A selecção regressou recambiada da África do Sul mais cedo, mas a notícia do afastamento estava longe de ser a última e pior do Verão. Para mal de Portugal, problemas exteriores ao jogo em si deram começo àquele que seria um período de autêntico desastre para a equipa. Queiroz estava envolto em polémica, alegadamente devido a um tal controlo anti-doping, e quem sofria com isso era a selecção. Se Portugal não estava bem, pior ficou com este período de instabilidade. Faltava liderança entre os jogadores, que pareciam mais frustrados do que propriamente motivados, e logo num momento crucial para o futuro na Europa. Já falei aqui dos maus resultados, e aparentemente é relativamente simples de achar um bode espiatório para tudo isso. Regressando ao tema desta crónica, importa sim realçar um novo período de mudança que surgiu (e que, possivelmente, continua em progressão). A selecção ganhava um novo comando, às mãos de Paulo Bento e, coincidência ou não, apenas esse simples facto bastou para que, nos jogos seguintes, Portugal atingisse resultados que permitem, hoje, continuar a sonhar com uma presença na fase final do Euro 2012. Tudo graças a esse "salvador da pátria".

Não há como retirar mérito a Bento pelo trabalho até agora desenvolvido enquanto seleccionador. Tendo sido a única alteração a ocorrer na comitiva lusa em todo este período (além de, e parafrasiando um certo ex-presidente, algumas "maçãs podres" terem abandonado o barco), o treinador tem, agora, depositada nele a confiança da generalidade dos portugueses que ainda sonham. Contudo, algo de estranho continua a passar-se com a selecção, algo que, mais uma vez, nada tem a ver com o futebol. À semelhança do começo do desastre com Queiroz, um novo problema burocrático está em cima da mesa: os estatutos da FPF. Apesar de não implicar uma pessoa em particular, a verdade é que a situação em redor dos estatutos da FPF já levou inclusivamente a que tanto a FIFA como a UEFA ameaçassem a Federação de que a selecção nacional poderia ficar de fora do europeu, caso os novos estatutos não sejam aprovados. Em primeira instância, o problema seria de resolução relativamente simples. Mas tal não foi, até à presente data, o caso. Os estatutos têm sido sucessivamente chumbados, o que contribui para o aumento da especulação. E logo agora que, pela primeira vez em bastante tempo, a selecção parecia ter acertado o passo ...

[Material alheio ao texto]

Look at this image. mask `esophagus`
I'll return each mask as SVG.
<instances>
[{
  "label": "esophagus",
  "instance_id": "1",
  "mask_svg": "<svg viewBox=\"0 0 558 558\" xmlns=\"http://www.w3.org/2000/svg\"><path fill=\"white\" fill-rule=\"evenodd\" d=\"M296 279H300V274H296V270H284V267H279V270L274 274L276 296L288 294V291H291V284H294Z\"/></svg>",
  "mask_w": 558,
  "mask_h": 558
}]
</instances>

O jogo de quarta-feira vai, contudo, ser um bom teste à organização de Portugal naquilo que realmente interessa entre burocracias: o futebol. Será interessante desvendar até que ponto o jogo de promoção ao falhado mundial ibérico foi um golpe de sorte ou mérito, e para isso nada melhor do que enfrentar os mais fortes adversários. Depois de manhã se confirmará se o "abanão" de Bento encaminhou a selecção em direcção à glória, ou se tudo foi fruto do acaso. Ainda assim, a situação exterior ao campo é matéria sensível, que necessita de cuidados imediatos. Exige-se tanto ao presidente como à assembleia que consigam encontrar uma solução para a situação actual, nem que isso passe pela demissão de Madaíl. Há que saber, acima de tudo, colocar os interesses de Portugal em primeiro lugar. E já que se fala da Federação, porque não recomendar que não se siga o exemplo de FIFAs, UEFAs, e Boards internacionais, onde os mesmos dinossauros reinam sem fim aparente à vista.